■ **Spatial question entries**
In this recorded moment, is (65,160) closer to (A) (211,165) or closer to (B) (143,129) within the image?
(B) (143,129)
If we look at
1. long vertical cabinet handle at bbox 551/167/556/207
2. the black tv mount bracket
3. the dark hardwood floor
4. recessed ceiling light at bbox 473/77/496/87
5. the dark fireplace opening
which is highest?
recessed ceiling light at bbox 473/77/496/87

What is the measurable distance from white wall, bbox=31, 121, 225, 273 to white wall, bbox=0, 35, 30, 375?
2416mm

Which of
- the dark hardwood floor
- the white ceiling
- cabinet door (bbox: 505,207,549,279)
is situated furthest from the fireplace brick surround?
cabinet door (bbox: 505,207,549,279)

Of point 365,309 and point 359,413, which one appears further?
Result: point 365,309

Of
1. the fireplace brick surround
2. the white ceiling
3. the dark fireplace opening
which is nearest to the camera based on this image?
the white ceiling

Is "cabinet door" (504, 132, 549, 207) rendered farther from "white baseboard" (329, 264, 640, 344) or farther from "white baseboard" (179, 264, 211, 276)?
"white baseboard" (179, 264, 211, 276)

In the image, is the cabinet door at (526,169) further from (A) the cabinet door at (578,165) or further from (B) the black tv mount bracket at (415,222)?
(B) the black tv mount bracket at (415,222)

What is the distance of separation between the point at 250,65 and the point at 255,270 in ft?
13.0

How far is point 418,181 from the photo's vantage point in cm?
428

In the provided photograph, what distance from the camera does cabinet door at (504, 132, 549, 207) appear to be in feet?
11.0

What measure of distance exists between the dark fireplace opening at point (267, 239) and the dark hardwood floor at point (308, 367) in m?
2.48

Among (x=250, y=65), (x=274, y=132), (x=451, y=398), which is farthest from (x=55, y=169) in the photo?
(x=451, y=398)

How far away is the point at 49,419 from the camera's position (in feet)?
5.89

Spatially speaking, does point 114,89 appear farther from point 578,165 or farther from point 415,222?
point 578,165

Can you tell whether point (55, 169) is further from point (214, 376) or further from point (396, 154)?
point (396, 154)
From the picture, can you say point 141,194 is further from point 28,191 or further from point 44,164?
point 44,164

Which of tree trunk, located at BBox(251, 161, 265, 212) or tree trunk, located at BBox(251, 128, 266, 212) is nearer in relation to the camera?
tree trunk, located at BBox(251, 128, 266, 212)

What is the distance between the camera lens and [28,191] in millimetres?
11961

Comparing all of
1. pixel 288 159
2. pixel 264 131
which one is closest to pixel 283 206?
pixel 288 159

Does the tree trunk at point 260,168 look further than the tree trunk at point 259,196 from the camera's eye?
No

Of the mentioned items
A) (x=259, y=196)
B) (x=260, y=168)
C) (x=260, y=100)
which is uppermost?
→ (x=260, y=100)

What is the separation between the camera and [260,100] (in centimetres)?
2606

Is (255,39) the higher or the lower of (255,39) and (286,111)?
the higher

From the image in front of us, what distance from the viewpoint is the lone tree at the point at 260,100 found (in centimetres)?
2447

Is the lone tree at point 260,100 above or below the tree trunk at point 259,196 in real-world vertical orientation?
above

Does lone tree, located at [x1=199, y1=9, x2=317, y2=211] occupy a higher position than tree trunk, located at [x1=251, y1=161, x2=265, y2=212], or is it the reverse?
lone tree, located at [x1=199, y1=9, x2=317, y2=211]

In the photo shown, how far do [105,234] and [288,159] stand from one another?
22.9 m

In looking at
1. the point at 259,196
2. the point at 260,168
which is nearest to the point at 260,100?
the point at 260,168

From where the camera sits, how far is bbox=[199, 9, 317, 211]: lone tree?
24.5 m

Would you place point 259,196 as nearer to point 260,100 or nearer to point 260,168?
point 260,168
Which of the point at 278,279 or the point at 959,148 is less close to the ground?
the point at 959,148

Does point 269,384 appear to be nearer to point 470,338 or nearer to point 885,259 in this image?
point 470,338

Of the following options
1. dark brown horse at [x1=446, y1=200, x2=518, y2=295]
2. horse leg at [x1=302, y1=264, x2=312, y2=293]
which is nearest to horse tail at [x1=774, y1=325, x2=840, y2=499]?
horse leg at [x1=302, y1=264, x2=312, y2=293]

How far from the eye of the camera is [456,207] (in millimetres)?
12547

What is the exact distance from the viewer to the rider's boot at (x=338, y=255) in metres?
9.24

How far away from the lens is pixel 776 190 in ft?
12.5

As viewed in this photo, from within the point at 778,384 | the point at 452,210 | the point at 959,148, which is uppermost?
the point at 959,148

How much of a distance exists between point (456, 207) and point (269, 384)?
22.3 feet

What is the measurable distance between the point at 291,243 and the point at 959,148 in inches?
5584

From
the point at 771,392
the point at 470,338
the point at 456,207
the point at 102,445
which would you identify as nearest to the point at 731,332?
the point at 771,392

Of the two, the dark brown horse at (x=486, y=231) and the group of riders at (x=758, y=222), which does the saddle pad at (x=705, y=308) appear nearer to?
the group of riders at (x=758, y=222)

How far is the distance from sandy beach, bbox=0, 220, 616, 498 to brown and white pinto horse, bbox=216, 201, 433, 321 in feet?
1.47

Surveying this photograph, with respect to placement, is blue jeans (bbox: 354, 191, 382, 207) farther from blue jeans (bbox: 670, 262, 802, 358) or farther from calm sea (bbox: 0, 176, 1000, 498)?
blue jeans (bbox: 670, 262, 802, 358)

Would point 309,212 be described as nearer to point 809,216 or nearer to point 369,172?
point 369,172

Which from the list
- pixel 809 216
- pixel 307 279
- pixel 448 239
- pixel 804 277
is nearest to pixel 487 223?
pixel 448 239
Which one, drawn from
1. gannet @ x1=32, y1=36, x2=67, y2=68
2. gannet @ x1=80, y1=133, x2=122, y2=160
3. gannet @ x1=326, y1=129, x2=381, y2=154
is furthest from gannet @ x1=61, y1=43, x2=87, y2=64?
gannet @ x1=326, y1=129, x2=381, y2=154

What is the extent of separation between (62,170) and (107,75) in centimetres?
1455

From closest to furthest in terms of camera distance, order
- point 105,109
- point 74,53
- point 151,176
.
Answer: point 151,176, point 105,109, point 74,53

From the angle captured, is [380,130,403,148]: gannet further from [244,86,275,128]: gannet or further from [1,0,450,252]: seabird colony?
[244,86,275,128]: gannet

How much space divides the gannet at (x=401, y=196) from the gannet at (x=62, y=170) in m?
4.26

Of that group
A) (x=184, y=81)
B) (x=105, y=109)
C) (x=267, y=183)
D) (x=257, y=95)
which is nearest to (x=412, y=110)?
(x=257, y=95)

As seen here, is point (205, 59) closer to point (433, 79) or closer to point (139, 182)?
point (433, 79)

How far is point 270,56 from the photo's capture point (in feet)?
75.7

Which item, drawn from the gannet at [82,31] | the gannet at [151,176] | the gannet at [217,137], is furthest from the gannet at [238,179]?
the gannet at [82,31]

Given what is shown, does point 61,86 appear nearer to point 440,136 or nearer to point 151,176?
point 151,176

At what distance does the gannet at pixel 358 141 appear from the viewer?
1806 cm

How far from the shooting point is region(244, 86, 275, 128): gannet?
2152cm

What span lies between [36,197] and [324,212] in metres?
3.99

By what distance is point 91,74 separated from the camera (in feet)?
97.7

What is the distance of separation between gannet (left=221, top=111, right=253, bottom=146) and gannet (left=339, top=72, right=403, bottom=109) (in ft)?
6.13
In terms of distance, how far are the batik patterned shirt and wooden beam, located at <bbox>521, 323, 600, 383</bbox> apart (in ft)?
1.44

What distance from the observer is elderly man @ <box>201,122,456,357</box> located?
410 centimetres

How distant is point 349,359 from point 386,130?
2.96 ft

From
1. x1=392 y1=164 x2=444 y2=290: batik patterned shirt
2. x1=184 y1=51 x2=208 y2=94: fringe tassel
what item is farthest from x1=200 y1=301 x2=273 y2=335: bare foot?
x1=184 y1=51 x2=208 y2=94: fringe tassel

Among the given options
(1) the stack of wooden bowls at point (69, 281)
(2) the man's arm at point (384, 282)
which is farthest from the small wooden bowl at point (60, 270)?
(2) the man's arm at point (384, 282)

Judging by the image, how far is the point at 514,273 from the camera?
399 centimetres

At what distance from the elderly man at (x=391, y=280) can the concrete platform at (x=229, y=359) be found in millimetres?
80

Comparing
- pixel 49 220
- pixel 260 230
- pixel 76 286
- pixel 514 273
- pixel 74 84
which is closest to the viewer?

■ **Problem statement**
Copy, with no changes, the lines of the records between the line containing "What distance from the observer" and the line containing "399 centimetres", inclusive.

■ **The reply**
What distance from the observer is elderly man @ <box>201,122,456,357</box> located?
410 centimetres

How distant is point 349,359 from point 386,130?
2.96 ft

From
1. x1=392 y1=164 x2=444 y2=290: batik patterned shirt
2. x1=184 y1=51 x2=208 y2=94: fringe tassel
what item is farthest from x1=200 y1=301 x2=273 y2=335: bare foot?
x1=184 y1=51 x2=208 y2=94: fringe tassel

Among the given options
(1) the stack of wooden bowls at point (69, 281)
(2) the man's arm at point (384, 282)
which is farthest from the small wooden bowl at point (60, 270)?
(2) the man's arm at point (384, 282)

Judging by the image, how far is the point at 514,273 from the camera?
399 centimetres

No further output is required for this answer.